_Problem statement_
Leave every picture out and return the rest of the listing verbatim.

..........

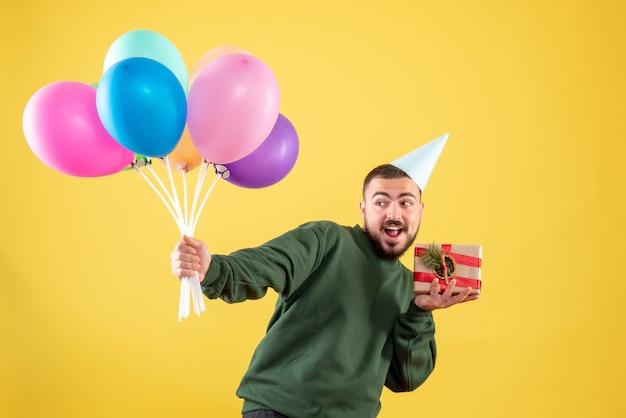Vue de face jeune homme tenant des ballons colorés et présents sur fond jaune
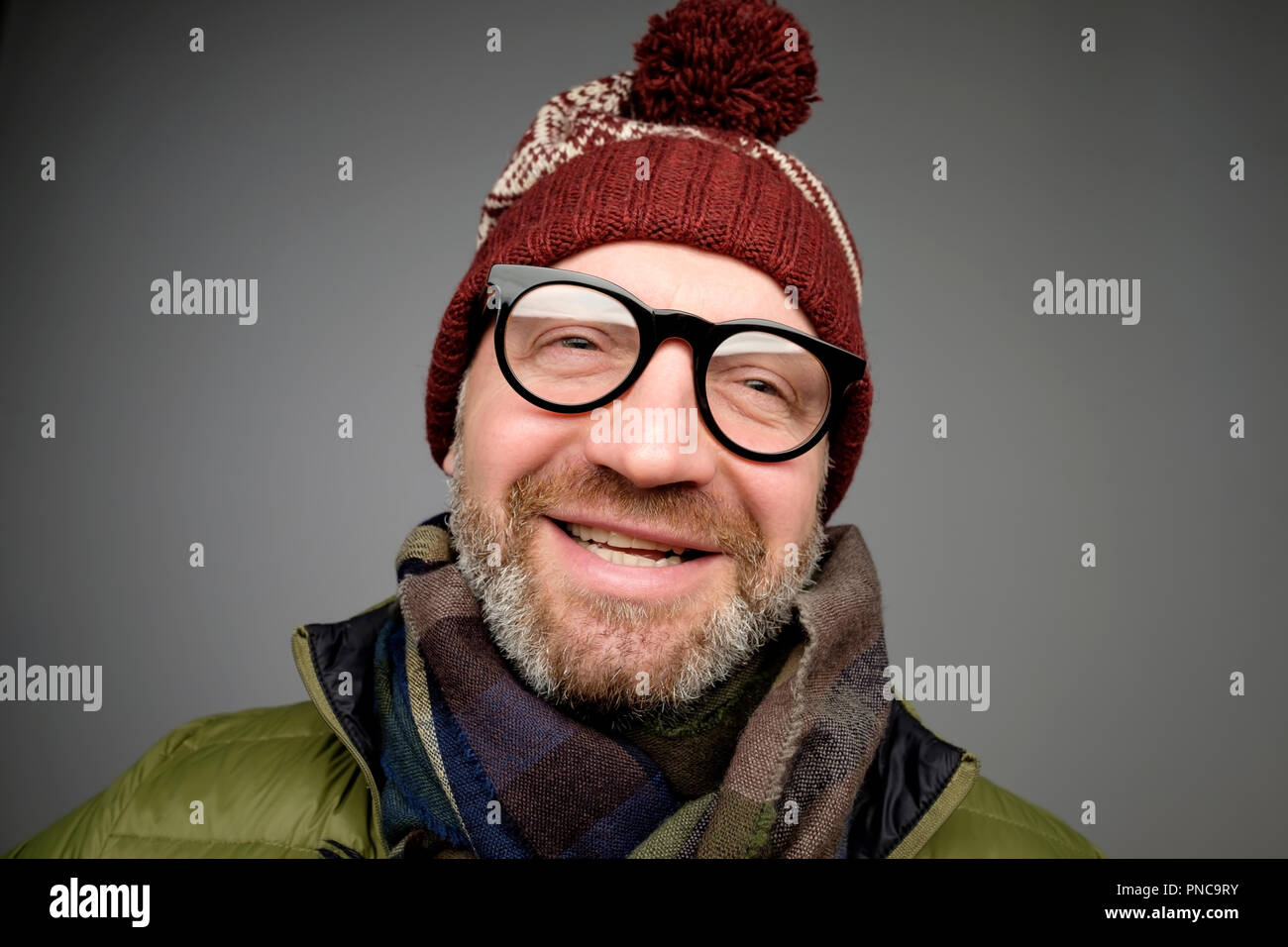 Portrait of mature hipster man in glasses and warm hat posing on gray  background. Smiling bearded man wearing warm clothes for winter studio  shot. Clo c37ea75a97ba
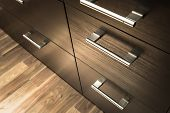 picture of wardrobe  - a wooden wardrobe drawer front metal handle - JPG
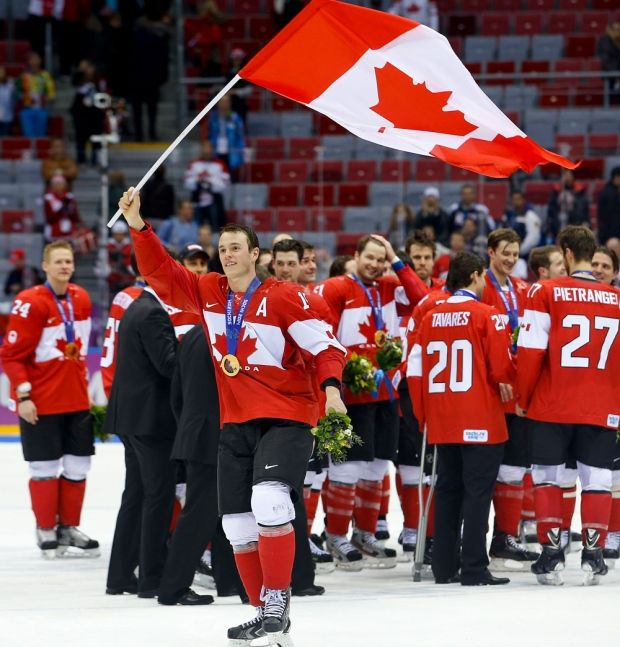 Team Canada forward and assistant captain Jonathan Toews waves the Canadian flag after Canada beat Sweden 3-0 in the men's gold medal ice hockey game at the 2014 Winter Olympics, Sunday, Feb. 23, 2014, in Sochi, Russia.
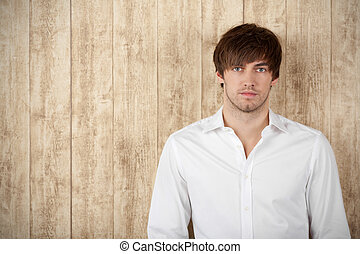 Serious Businessman Standing Against Wooden Wall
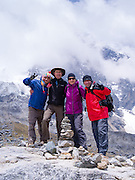 A group of hikers and their guides celebrates their achieving their arrival at Salkantay Pass, along Camino Salkantay, near Soraypampa, Peru, with Montaña Salkantary in the background.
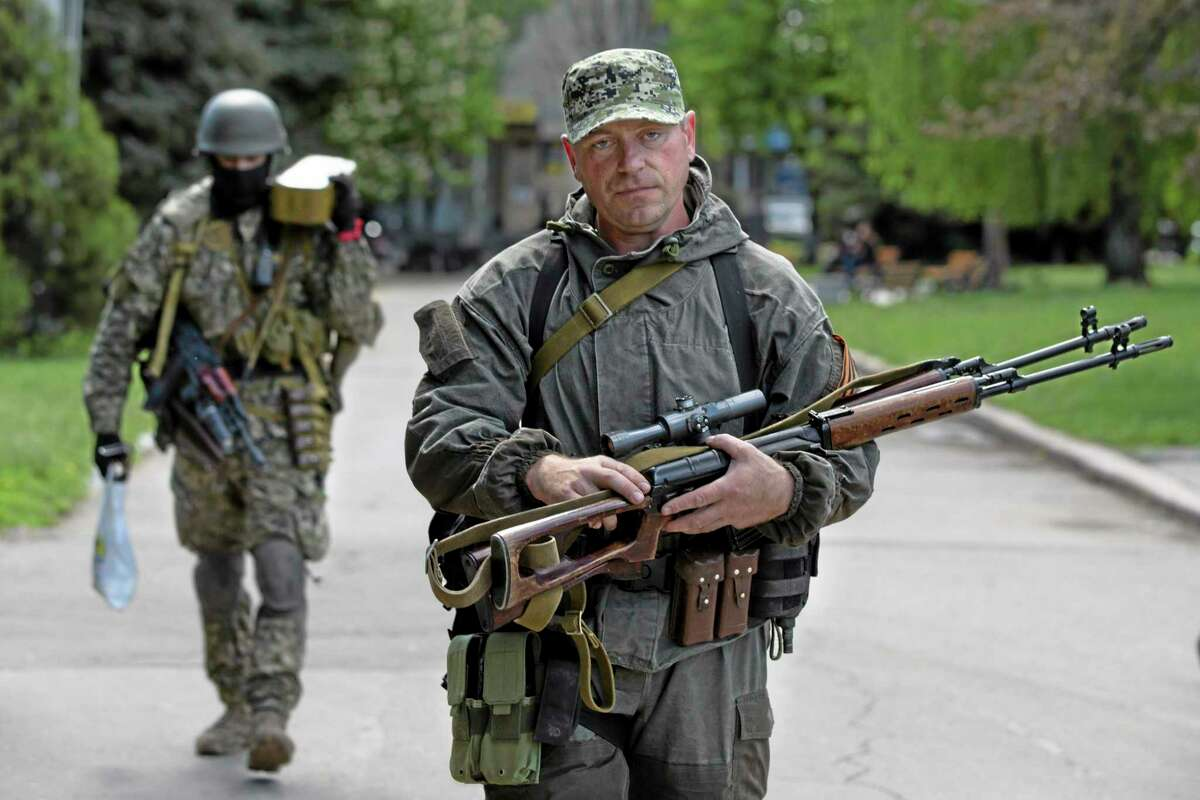 Pro-Russian gunmen carry their weapons at the local administration building in the center of Slovyansk, Ukraine, Tuesday, May 6, 2014. Thirty pro-Russia insurgents and four government troops have been killed during operations to expunge anti-government forces around Slovyansk, a key eastern city, Ukraine's interior minister reported Tuesday. (AP Photo/Alexander Zemlianichenko)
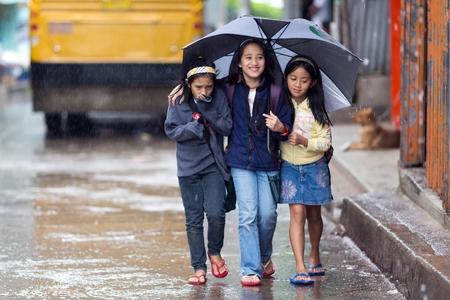 BANAUE, Filipijnen, december 3: Kleine meisjes lopen in de regen beschutten met een paraplu in de straat van Banaue dorp, noord Luzon, Filippijnen, op 3 december 2013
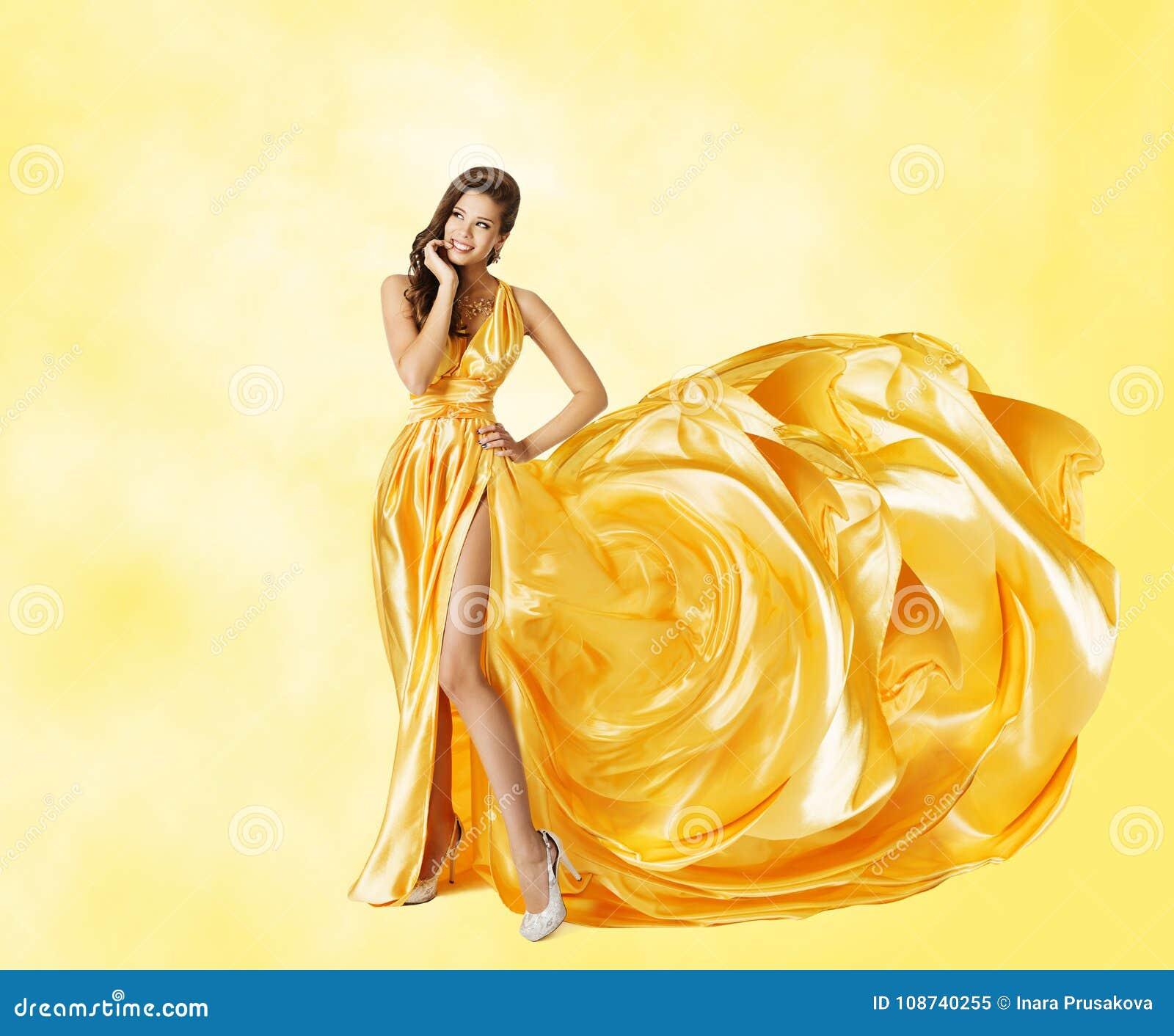 Платье желтого цвета женщины, счастливая фотомодель в элегантной длинной мантии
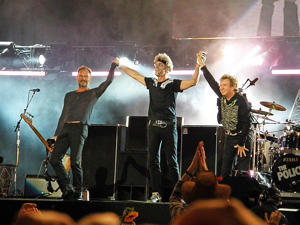 LONDON, UNITED KINGDOM - JUNE 29: Sting, Stewart Copeland and Andy Summers of The Police take a final bow and wave the crowd farewell after performing on stage on Day 2 of 'Hard Rock Calling' on June 29th, 2008, in Hyde Park, London, England. This was th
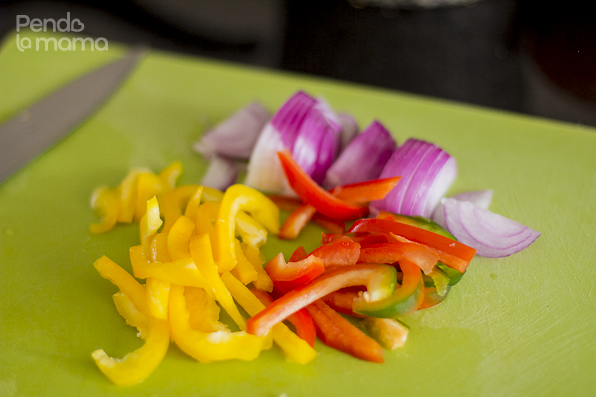 slices of onion, and red and yellow peppers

..........

_Reply_
Vue de face jeune homme tenant des ballons colorés et présents sur fond jaune
 Portrait of mature hipster man in glasses and warm hat posing on gray  background. Smiling bearded man wearing warm clothes for winter studio  shot. Clo c37ea75a97ba
 picture of wardrobe  - a wooden wardrobe drawer front metal handle - JPG
 Team Canada forward and assistant captain Jonathan Toews waves the Canadian flag after Canada beat Sweden 3-0 in the men's gold medal ice hockey game at the 2014 Winter Olympics, Sunday, Feb. 23, 2014, in Sochi, Russia.
 Serious Businessman Standing Against Wooden Wall
 A group of hikers and their guides celebrates their achieving their arrival at Salkantay Pass, along Camino Salkantay, near Soraypampa, Peru, with Montaña Salkantary in the background.
 Pro-Russian gunmen carry their weapons at the local administration building in the center of Slovyansk, Ukraine, Tuesday, May 6, 2014. Thirty pro-Russia insurgents and four government troops have been killed during operations to expunge anti-government forces around Slovyansk, a key eastern city, Ukraine's interior minister reported Tuesday. (AP Photo/Alexander Zemlianichenko)
 BANAUE, Filipijnen, december 3: Kleine meisjes lopen in de regen beschutten met een paraplu in de straat van Banaue dorp, noord Luzon, Filippijnen, op 3 december 2013
 Платье желтого цвета женщины, счастливая фотомодель в элегантной длинной мантии
 LONDON, UNITED KINGDOM - JUNE 29: Sting, Stewart Copeland and Andy Summers of The Police take a final bow and wave the crowd farewell after performing on stage on Day 2 of 'Hard Rock Calling' on June 29th, 2008, in Hyde Park, London, England. This was th
 slices of onion, and red and yellow peppers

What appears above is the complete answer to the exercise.